• _Problem requirements_
The expected output is the line with "A: Hyenabrown (brown" followed by every remaining line of the entries, all repeated exactly.
═══ Input data ═══
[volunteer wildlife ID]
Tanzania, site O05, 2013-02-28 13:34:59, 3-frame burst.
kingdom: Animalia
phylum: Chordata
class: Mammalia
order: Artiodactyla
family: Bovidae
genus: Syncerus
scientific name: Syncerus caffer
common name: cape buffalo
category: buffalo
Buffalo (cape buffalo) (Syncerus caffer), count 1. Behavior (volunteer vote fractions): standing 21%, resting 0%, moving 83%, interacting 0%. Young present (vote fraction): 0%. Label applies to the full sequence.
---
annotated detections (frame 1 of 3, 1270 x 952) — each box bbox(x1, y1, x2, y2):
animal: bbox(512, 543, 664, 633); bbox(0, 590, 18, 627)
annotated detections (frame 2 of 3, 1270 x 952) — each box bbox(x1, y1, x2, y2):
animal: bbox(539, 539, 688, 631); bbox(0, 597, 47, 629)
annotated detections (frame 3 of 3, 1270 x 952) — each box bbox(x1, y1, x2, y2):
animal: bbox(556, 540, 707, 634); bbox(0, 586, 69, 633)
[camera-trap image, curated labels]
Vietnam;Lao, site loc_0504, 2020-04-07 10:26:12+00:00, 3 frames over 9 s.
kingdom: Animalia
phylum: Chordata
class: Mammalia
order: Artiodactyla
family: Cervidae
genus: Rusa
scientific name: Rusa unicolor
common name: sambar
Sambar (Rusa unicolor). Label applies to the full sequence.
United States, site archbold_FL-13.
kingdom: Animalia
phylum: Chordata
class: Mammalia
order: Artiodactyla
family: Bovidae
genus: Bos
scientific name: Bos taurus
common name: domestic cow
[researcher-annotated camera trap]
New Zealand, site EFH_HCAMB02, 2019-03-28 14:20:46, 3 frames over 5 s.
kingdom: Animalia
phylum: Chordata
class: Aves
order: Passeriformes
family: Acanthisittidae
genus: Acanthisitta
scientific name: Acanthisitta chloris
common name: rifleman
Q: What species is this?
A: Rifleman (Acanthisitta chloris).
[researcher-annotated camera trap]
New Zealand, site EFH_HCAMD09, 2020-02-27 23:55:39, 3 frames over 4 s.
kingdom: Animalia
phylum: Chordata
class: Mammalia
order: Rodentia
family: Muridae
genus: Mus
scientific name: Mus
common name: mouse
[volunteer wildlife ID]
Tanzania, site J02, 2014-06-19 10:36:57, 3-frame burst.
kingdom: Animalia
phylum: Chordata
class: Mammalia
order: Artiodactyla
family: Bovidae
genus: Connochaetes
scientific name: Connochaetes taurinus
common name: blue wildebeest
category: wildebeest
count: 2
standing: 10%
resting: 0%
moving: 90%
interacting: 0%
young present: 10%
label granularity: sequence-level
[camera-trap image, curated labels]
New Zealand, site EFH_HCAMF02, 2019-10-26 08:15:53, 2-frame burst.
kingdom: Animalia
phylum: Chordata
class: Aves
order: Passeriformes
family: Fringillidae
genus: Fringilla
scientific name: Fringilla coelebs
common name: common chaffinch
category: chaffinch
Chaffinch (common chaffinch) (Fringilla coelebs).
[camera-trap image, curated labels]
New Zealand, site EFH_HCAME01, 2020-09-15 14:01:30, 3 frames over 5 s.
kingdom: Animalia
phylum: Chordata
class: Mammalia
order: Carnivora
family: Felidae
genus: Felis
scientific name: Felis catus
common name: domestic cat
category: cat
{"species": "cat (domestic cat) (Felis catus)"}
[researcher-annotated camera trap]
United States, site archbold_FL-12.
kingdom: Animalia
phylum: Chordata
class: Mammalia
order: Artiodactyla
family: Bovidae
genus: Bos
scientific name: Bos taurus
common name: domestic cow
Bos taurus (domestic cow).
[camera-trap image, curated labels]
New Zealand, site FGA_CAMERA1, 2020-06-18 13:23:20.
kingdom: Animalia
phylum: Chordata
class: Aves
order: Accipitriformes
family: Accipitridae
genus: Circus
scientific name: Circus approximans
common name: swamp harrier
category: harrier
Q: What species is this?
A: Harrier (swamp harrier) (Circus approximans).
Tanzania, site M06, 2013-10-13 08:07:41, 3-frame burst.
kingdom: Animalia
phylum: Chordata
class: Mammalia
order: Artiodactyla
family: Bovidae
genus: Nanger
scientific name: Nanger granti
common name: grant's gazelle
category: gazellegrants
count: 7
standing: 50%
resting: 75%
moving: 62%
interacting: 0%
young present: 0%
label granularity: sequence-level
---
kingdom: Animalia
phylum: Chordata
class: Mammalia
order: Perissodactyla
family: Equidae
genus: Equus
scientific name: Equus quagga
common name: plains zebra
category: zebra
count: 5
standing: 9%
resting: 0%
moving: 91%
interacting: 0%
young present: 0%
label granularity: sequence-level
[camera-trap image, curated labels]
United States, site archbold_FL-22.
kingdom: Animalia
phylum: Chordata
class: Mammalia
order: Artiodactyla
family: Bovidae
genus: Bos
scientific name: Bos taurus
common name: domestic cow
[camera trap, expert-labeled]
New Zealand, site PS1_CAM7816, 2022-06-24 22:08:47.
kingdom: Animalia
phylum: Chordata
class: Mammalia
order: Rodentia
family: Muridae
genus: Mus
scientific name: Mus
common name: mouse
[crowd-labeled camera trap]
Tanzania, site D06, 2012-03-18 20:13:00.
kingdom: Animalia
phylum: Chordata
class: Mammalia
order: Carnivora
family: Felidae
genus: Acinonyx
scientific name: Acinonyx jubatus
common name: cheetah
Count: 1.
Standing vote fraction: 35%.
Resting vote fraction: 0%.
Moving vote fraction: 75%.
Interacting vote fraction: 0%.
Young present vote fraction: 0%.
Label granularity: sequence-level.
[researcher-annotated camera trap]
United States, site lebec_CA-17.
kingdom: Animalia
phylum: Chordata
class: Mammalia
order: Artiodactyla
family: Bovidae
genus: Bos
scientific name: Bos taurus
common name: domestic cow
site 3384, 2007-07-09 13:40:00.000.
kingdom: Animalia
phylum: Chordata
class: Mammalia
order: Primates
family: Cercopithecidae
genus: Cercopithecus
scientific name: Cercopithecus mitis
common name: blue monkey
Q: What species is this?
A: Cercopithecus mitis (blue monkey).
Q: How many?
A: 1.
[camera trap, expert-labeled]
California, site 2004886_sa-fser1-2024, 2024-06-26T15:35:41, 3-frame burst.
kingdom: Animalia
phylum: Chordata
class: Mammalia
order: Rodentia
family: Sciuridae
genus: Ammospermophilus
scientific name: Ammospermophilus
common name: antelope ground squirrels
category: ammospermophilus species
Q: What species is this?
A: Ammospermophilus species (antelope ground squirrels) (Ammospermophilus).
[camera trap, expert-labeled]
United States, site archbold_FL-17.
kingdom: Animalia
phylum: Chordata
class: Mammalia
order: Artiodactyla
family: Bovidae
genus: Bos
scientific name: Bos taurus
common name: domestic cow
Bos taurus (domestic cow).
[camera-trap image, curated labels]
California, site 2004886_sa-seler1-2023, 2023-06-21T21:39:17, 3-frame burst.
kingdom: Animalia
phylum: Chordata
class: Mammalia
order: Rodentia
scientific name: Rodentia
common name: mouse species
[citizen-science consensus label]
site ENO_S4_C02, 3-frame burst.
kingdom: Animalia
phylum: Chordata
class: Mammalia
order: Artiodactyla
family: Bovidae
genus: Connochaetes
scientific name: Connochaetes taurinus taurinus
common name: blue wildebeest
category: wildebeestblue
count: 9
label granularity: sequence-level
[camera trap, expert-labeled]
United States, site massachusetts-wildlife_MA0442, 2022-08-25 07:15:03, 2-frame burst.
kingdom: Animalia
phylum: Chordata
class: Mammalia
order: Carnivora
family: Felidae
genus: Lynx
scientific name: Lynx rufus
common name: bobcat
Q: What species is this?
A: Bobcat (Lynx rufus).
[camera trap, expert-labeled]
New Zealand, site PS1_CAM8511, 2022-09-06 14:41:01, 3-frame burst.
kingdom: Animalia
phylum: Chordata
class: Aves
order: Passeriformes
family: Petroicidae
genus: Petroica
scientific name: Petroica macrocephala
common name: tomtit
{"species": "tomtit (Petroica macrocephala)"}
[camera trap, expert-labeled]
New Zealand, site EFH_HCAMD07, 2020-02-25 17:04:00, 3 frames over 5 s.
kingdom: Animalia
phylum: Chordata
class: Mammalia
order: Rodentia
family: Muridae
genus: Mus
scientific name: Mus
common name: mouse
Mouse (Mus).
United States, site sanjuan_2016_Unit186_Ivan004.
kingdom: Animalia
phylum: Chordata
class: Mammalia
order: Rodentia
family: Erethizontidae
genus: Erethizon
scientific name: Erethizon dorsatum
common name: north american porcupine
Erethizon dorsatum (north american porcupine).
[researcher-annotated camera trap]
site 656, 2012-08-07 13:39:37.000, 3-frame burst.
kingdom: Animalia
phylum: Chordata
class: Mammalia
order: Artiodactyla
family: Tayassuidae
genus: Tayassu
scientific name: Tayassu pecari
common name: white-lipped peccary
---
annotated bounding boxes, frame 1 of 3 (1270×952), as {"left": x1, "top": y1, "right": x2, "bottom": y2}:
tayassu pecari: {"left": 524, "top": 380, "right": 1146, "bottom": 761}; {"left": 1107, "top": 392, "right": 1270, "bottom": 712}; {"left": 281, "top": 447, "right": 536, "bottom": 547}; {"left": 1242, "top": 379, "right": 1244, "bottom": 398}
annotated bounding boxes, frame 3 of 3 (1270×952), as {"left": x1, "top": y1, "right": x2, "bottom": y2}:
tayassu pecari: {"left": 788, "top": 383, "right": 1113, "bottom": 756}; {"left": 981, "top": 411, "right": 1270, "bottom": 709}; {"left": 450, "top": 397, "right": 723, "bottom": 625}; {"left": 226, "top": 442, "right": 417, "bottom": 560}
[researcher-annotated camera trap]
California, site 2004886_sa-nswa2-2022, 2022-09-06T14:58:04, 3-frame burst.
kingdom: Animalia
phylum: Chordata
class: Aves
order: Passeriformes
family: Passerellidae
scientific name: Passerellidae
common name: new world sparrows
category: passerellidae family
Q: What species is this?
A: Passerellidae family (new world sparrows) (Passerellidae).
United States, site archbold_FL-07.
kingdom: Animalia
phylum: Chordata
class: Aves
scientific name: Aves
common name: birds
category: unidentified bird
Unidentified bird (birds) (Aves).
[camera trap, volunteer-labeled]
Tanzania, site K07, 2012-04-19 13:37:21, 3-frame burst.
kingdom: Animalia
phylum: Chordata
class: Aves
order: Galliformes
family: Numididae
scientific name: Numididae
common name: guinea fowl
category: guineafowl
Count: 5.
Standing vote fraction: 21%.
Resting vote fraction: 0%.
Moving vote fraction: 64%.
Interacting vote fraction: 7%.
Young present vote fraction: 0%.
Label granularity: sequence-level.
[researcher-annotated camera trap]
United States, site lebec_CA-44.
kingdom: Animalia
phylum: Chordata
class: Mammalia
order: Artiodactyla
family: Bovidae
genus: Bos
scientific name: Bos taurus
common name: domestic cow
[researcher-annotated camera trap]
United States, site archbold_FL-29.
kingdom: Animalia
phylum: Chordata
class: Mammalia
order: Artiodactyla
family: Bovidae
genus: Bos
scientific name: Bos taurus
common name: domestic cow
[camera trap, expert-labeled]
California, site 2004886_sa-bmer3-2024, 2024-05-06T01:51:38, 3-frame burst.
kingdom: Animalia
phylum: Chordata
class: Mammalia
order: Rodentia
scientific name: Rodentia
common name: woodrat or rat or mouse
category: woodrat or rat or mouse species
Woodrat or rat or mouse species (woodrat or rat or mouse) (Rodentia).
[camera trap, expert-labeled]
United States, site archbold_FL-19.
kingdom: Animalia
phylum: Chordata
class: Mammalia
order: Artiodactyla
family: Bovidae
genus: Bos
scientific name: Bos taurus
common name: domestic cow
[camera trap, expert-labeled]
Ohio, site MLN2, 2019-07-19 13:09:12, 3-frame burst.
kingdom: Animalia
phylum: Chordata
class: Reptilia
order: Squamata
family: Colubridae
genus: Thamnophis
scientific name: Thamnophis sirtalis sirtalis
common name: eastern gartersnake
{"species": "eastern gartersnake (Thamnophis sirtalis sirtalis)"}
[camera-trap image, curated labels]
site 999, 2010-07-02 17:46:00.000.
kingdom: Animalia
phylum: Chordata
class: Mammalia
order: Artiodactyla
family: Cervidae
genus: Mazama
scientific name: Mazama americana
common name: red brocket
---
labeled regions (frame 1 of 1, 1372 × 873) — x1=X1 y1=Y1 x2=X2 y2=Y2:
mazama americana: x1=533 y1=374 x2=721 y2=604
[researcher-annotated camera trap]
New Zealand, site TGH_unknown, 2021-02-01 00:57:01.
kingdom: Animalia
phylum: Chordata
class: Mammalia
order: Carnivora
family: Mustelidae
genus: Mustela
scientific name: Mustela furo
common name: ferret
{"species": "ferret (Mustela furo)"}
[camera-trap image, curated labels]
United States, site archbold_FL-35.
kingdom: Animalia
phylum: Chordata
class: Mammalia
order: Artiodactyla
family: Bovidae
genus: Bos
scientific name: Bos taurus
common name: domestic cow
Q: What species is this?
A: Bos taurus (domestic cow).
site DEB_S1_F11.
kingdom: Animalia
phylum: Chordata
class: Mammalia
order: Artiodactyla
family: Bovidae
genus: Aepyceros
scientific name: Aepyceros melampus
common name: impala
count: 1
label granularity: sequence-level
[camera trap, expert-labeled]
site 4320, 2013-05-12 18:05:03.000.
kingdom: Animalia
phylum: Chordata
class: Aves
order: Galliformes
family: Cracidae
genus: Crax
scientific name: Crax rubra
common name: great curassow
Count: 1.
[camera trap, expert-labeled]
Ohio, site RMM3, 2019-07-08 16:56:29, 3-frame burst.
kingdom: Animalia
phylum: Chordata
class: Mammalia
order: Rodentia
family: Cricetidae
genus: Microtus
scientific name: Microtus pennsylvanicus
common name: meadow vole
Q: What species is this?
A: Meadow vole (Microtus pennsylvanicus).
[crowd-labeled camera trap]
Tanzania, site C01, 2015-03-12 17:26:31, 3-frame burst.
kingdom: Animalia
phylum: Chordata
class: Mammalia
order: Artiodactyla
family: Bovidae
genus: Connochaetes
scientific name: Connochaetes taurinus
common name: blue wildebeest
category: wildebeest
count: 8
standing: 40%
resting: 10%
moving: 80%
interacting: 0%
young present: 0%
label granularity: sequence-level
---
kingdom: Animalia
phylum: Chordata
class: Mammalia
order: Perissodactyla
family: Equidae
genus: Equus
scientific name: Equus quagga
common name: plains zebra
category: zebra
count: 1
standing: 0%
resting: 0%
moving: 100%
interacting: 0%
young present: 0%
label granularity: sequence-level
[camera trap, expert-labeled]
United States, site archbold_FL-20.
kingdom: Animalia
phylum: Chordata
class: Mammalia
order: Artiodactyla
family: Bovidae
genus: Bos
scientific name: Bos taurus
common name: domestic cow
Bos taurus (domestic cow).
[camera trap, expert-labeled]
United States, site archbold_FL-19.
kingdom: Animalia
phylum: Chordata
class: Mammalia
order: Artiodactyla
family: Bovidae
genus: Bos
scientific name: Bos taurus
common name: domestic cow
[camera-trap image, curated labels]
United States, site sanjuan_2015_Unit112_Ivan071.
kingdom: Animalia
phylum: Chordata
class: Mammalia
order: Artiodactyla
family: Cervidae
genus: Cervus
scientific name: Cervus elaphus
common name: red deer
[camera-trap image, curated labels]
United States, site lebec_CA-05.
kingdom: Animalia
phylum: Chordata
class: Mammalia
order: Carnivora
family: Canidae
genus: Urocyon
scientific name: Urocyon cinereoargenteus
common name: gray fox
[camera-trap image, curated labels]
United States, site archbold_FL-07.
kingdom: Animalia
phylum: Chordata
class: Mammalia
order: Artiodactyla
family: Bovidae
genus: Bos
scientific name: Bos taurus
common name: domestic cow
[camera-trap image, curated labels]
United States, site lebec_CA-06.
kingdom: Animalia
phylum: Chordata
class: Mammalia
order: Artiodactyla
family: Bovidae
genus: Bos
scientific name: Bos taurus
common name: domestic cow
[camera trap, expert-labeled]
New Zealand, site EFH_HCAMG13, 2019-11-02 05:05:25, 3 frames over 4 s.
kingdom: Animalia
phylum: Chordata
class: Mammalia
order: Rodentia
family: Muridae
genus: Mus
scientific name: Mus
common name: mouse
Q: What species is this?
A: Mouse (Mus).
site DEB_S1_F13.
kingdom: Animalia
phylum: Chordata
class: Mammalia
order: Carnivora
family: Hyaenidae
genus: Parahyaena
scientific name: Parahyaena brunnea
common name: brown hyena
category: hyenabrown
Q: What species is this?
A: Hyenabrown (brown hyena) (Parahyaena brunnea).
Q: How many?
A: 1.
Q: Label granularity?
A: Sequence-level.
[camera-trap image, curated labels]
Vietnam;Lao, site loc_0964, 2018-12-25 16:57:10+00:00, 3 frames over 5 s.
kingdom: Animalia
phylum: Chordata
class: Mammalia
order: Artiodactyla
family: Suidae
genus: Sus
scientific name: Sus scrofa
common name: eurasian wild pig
═══
• _Result for this task_
A: Hyenabrown (brown hyena) (Parahyaena brunnea).
Q: How many?
A: 1.
Q: Label granularity?
A: Sequence-level.
[camera-trap image, curated labels]
Vietnam;Lao, site loc_0964, 2018-12-25 16:57:10+00:00, 3 frames over 5 s.
kingdom: Animalia
phylum: Chordata
class: Mammalia
order: Artiodactyla
family: Suidae
genus: Sus
scientific name: Sus scrofa
common name: eurasian wild pig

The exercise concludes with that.